In Vietnam and USA
Fight continues to combat Agent Orange
By
Sue Davis
Published May 16, 2010 9:40 PM
The U.S. war against the Vietnamese people continues, though it officially
ended 35 years ago. The poisonous legacy of the war — the contamination
of the land with chemicals like dioxin in Agent Orange — continues to
maim millions of Vietnamese, now into the third generation.
But the effects of the 82 million liters of dioxin-containing Agent Orange that
the U.S. sprayed in Vietnam are not limited to that population. U.S. GIs were
also poisoned and are now dealing with myriad disabilities, as are their
offspring.
The Vietnam Agent Orange Relief and Responsibility Campaign, which sponsored
the Fifth Agent Orange Justice Tour from April 14 to May 16, is continuing its
international fight to rectify this situation, said coordinator Merle Ratner at
a May 8 meeting in New York City. Though its legal suit charging chemical
companies like Monsanto and Dow with war crimes was denied in federal court in
2009, the campaign has a new strategy.
Susan Schnall, a leading anti-Vietnam War activist with Veterans for Peace who
has seen the horrific effects of Agent Orange first-hand, announced that Rep.

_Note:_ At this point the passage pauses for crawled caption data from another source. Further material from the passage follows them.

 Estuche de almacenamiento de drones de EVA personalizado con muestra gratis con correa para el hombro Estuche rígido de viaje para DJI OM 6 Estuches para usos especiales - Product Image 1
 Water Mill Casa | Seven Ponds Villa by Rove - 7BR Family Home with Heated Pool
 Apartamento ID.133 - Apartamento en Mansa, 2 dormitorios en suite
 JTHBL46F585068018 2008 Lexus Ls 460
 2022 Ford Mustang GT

John Conyers of Michigan is writing a bill to expand disability benefits to
U.S. veterans and their children, clean up hot spots like Danang in Vietnam and
provide public health benefits to disabled Vietnamese and Vietnamese
Americans.
Nguyen Thi Hien, a dynamic leader of the Vietnam Association for Victims of
Agent Orange/Dioxin and president of the Danang chapter of VAVA, spoke movingly
about the 4.8 million people who are exposed daily to the poison. A U.N. study
estimates dioxin contaminates 15 percent of the countryside.

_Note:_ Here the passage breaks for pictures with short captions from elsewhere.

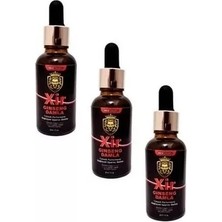 Mabelme Store Xir Ginseng Uyarıcı 30 ml x 3 Adet 1 gr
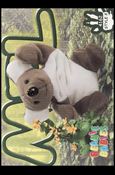 Beanie Babies Series 4 (Base Set) card 210 Mel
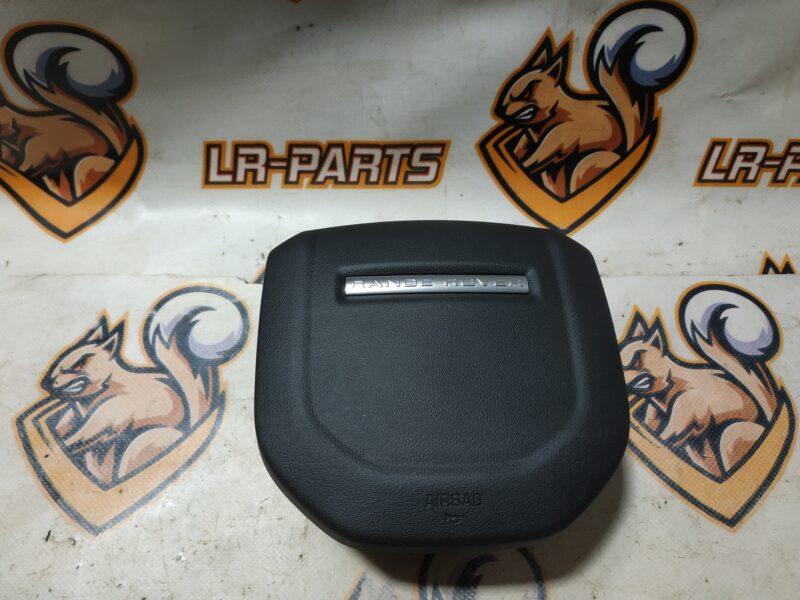 LR091983 Airbag in steering wheel Range Rover Velar L560 (2018-) Used cost 215 € in stock 2 pcs.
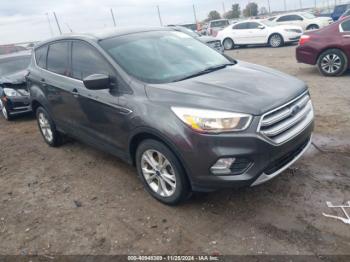  Salvage Ford Escape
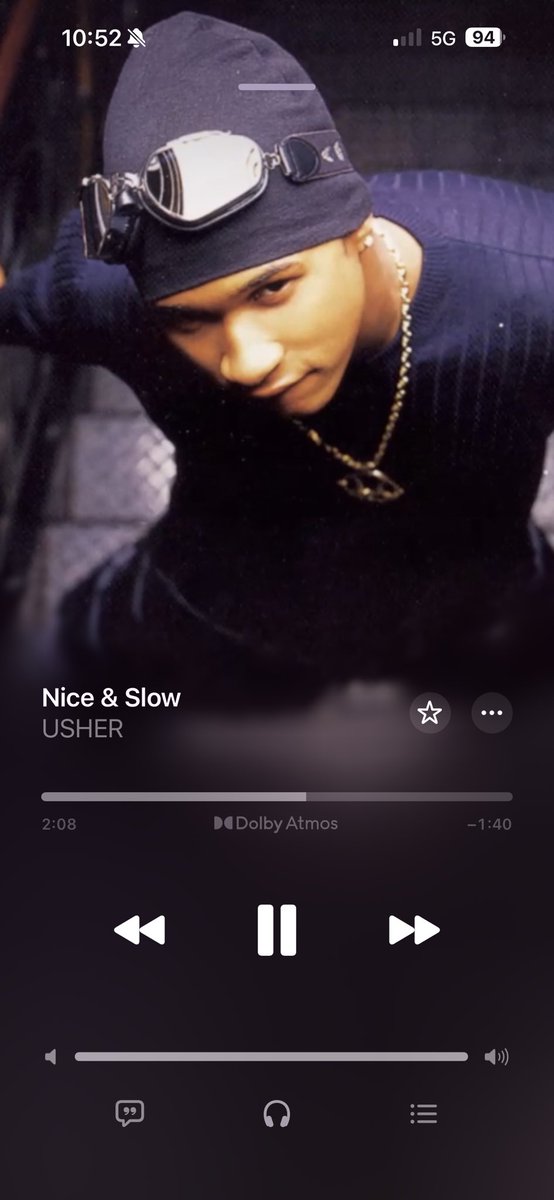 itslexxworld's tweet photo. @Usher think he slick these ain’t the same vocals from the original release. They done changed a few things 🤔🤔 https://t.co/BE4smVBQCP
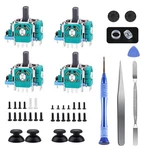 Joysticks Replacement For P5 Controller, Aolion 3D Module Parts Blue. Fixed Price $20.41.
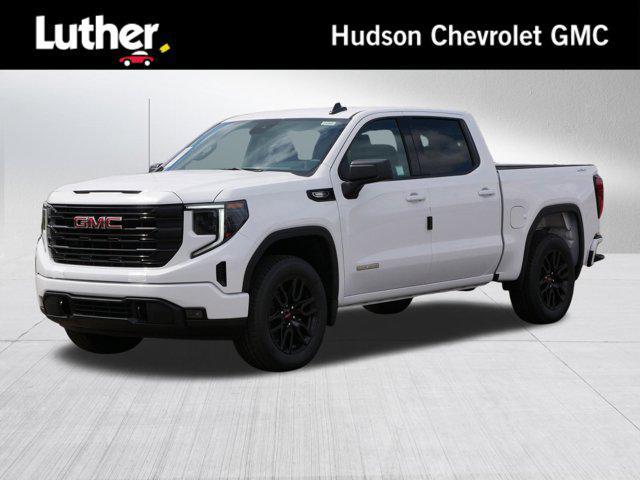 Photo of 2026 Summit White GMC Sierra 1500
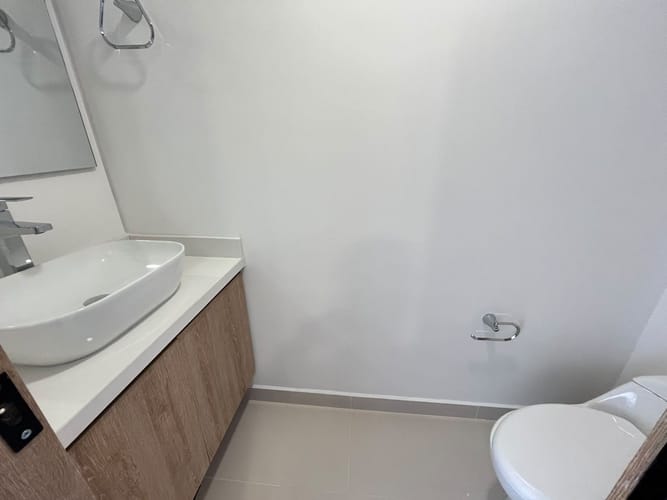 Apartamento de 1 alcoba en arriendo en Cuchillas De San Jose, Rionegro, 55 m² · foto 11 de 13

Hien noted that 61 chapters of VAVA deal with 3 million people living with
devastating physical and mental disabilities traced to the toxic chemicals. She
explained that though the U.S. government has donated $3 million to help the
disabled, that money, distributed by nongovernmental organizations, never
reached those in desperate need.
Pham The Minh is one of them. He traced the abnormalities in his heart and
lungs, as well as the deformity in his legs, to his parents who fought in a
heavily sprayed province. Minh’s father died of cancer in 2005, and his
younger sister just gave birth to a third-generation son with severe physical
problems.
“Many babies with no limbs or eyes die very young,” he said, while
others are forced to live with severe mental and physical conditions. Noting
that many disabled now receive small allowances from private charities, Minh
stressed, “We need the U.S. to cooperate with our government to improve
the living conditions of the victims.”
“There are consequences to wars,” summed up Ratner. “We must
make the U.S. pay for the war in Vietnam.”